Optimizing Critical Paths in Loops
Table of Contents
Here are some examples of not-so-obvious optimizations.
1. Example: Evaluating Polynomial
See: Computer Systems - A Programmer’s Perspective [Problem 5.5]
Take the following formula for evaluating a polynomial:
\begin{equation} a_0 + a_1 x + a_2 x^2 + ... + a_n x^n \end{equation}and the corresponding code:
double poly(double a[], double x, long degree) { long i; double result = a[0]; double x_pwr = x; double prod; for (i=1; i <= degree; i++) { prod = a[i] * x_pwr; result += prod; x_pwr *= x; } return result; }
And consider another formula (called Horner's rule) for evaulating the same polynomial:
\begin{equation} a_0 + x (a_1 + x (a_2 + ... + x (a_{n-1} + x a_n))) \end{equation}and the corresponding code:
double poly(double a[], double x, long degree) { long i; double result = a[degree]; double prod; for (i = degree - 1; i >= 0; i--) { prod = x * result; result = a[i] + prod; } return result; }
The first code has 2 float multiplications and 1 float addition per iteration while the second one has just 1 float multiplication and 1 float addition. Still, the first one runs faster than the second one when there are two float multiplication units in the CPU. Think why?

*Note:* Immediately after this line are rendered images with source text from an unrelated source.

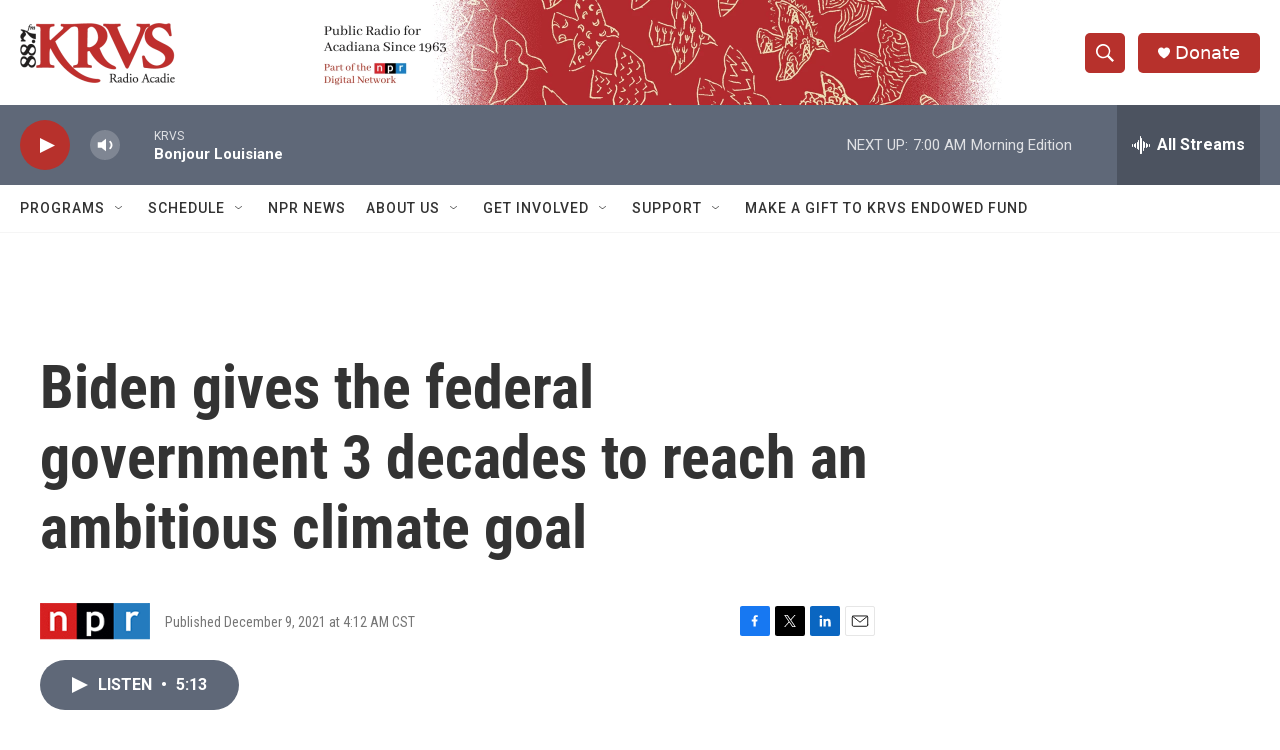

--- FILE ---
content_type: text/html; charset=utf-8
request_url: https://www.google.com/recaptcha/api2/aframe
body_size: 270
content:
<!DOCTYPE HTML><html><head><meta http-equiv="content-type" content="text/html; charset=UTF-8"></head><body><script nonce="DOXEckWA-LHv-Nw4AzzKdg">/** Anti-fraud and anti-abuse applications only. See google.com/recaptcha */ try{var clients={'sodar':'https://pagead2.googlesyndication.com/pagead/sodar?'};window.addEventListener("message",function(a){try{if(a.source===window.parent){var b=JSON.parse(a.data);var c=clients[b['id']];if(c){var d=document.createElement('img');d.src=c+b['params']+'&rc='+(localStorage.getItem("rc::a")?sessionStorage.getItem("rc::b"):"");window.document.body.appendChild(d);sessionStorage.setItem("rc::e",parseInt(sessionStorage.getItem("rc::e")||0)+1);localStorage.setItem("rc::h",'1769082049178');}}}catch(b){}});window.parent.postMessage("_grecaptcha_ready", "*");}catch(b){}</script></body></html>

Let's rearrange the code inside the loop for the first code block:
prod = a[i] * x_pwr; x_pwr *= x;
result += prod;
Here two product can be done simultaneously and the result of addition is not required for computing the products in next iteration. Thus addition from previous iteration and two products of current iteration can run parallely. This means only one product x_pwr*=x
is in the critical path. This can be re-written as below. Where code in each line is run parallely by the CPU.
prod_1 = a[1] * x_pwr_1; x_pwr_2 = x_pwr_1 * x; result_2 = result_1 + prod_1; incr_cmp_bleq; prod_2 = a[1] * x_pwr_2; x_pwr_3 = x_pwr_2 * x; result_2 = result_2 + prod_2; incr_cmp_bleq; prod_3 = a[1] * x_pwr_3; x_pwr_4 = x_pwr_3 * x; result_3 = result_2 + prod_3; ...
In contrast for the second code, the product, then the sum and then the product, sum of next iteration are consecutively dependent one each other. Due to this true data dependency, there is no chance for instruction level parallelism. Thus both product prod=x*result
and sum result=a[i]+prod
fall in the critical path.
2. Reassociation Transformation
Compare the following two snippets
for (i=0; i<limit; i+=2) {
acc = acc * (data[i] * data[i+1]);
}
for (i=0; i<limit; i+=2) {
acc = (acc * data[i]) * data[i+1];
}
Both snippets look same, with only difference in the associativity of multiplication. The first code is faster than the second one because the first one can computed product of data[i]
and data[i+1]
in parallel with the product of acc
from previous iteration. Thus when pipelined, only one product is in critical path.
In contrast, for the second code, since value of acc
is required at begining of iteration but that value is computed only at the end of the previous iteration. Thus the previous iteration must fully complete before next iteration can start. Thus all operations of an iteration (i.e. both products) are in critical path.